The Mom1AKR intestinal tumor resistance region consists of Pla2g2a and a locus distal to D4Mit64

• Published in: Oncogene Vol. 19; no. 28; pp. 3182 - 3192
• Main Authors: CORMIER, R. T, BILGER, A, LILLICH, A. J, HALBERG, R. B, HONG, K. H, GOULD, K. A, BORENSTEIN, N, LANDER, E. S, DOVE, W. F
• Format: Journal Article
• Language: English
• Published: Basingstoke Nature Publishing 29.06.2000; Nature Publishing Group
• Subjects: Adenomatous Polyposis Coli - genetics; Adenomatous Polyposis Coli Protein; Animals; Biological and medical sciences; Cell physiology; Cell transformation and carcinogenesis. Action of oncogenes and antioncogenes; Chromosome 4; Chromosomes; Cytoskeletal Proteins - genetics; Female; Fundamental and applied biological sciences. Psychology; Genes; Genotype & phenotype; Goblet cells; Goblet Cells - pathology; Humans; Immunity, Innate - genetics; Intestines - pathology; Large intestine; Male; Medical research; Mice; Mice, Inbred AKR; Mice, Inbred C57BL; Mice, Transgenic; Molecular and cellular biology; Mutation; Phenotypes; Phospholipases A - biosynthesis; Phospholipases A - genetics; Recombinants; Small intestine; Transgenic mice; Tumorigenesis; Tumors; Ultrastructure; United States > US; Massachusetts; Wisconsin; Nebraska; Genetic mapping; Enzyme; Rodentia; Gut; Transgenic animal; Esterases; Chromosome 4; Modifier gene; Malignant tumor; Carcinogenesis; Resistance; Phospholipase; Vertebrata; Mammalia; Cell line; Mouse; Hydrolases; Tumor suppressor gene; Polymorphism
• ISSN: 0950-9232; 1476-5594
• DOI: 10.1038/sj.onc.1203646

The Mom1 (Modifier of Min-1) region of distal chromosome 4 was identified during a screen for polymorphic modifiers of intestinal tumorigenesis in ApcMin/+ mice.

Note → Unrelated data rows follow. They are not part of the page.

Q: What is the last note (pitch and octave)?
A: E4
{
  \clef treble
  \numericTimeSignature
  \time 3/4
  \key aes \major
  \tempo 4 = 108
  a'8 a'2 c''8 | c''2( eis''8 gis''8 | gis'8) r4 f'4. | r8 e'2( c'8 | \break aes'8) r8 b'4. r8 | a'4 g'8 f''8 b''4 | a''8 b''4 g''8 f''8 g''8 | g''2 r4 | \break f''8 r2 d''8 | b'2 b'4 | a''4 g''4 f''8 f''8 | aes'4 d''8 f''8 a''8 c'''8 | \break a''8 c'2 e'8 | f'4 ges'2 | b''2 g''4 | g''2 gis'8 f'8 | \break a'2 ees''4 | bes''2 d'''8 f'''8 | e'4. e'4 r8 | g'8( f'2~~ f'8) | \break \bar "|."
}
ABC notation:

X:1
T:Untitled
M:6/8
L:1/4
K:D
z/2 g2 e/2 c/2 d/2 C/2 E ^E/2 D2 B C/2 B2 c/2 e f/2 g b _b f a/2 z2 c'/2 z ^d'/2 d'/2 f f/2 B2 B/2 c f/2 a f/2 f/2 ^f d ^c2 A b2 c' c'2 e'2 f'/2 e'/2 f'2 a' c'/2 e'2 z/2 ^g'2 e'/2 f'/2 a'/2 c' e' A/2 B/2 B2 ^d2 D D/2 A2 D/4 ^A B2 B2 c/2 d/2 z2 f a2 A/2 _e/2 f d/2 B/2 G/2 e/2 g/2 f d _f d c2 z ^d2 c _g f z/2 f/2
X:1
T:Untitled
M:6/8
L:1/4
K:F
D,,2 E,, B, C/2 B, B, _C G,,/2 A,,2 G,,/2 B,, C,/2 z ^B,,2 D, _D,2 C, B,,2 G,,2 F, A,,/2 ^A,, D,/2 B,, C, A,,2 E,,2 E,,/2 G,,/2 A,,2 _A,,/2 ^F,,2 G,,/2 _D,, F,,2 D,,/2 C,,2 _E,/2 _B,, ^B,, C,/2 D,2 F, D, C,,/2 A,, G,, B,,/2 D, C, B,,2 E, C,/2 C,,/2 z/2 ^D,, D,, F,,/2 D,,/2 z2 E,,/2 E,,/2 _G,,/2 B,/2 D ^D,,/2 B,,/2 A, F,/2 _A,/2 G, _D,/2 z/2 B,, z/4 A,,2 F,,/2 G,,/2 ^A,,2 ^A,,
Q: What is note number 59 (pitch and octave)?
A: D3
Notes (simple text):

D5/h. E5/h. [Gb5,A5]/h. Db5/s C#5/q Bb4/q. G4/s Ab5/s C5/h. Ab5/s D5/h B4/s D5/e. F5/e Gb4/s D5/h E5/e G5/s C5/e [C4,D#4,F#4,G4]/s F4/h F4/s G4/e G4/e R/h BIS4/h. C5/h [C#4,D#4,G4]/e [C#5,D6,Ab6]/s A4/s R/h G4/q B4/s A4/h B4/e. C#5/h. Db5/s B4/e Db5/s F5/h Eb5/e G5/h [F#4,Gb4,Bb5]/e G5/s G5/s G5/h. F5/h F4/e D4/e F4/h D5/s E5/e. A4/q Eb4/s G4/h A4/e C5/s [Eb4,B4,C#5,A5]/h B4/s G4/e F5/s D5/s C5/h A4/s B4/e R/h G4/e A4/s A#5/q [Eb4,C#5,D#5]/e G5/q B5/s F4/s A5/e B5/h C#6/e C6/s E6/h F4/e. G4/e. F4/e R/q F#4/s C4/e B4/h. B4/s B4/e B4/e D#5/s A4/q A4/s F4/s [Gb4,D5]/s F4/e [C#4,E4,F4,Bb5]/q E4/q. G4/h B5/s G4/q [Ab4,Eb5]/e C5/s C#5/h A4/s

Here, we demonstrate that the Mom1AKR allele consists of two genetic components. These include the secretory phospholipase Pla2g2a, whose candidacy as a Mom1 resistance modifier has now been tested with several transgenic lines. A second region, distal to Pla2g2a, has also been identified using fine structure recombinants. Pla2g2aAKR transgenic mice demonstrate a modest resistance to tumorigenesis in the small intestine and a very robust resistance in the large intestine. Moreover, the tumor resistance in the colon of Pla2g2aAKR animals is dosage-dependent, a finding that is consistent with our observation that Pla2g2a is expressed in goblet cells. By contrast, mice carrying the distal Mom1 modifier demonstrate a modest tumor resistance that is confined to the small intestine. Thus, the phenotypes of these two modifier loci are complementary, both in their quantitative and regional effects. The additive effects and tight linkage of these modifiers may have been necessary for the initial identification of the Mom1 region.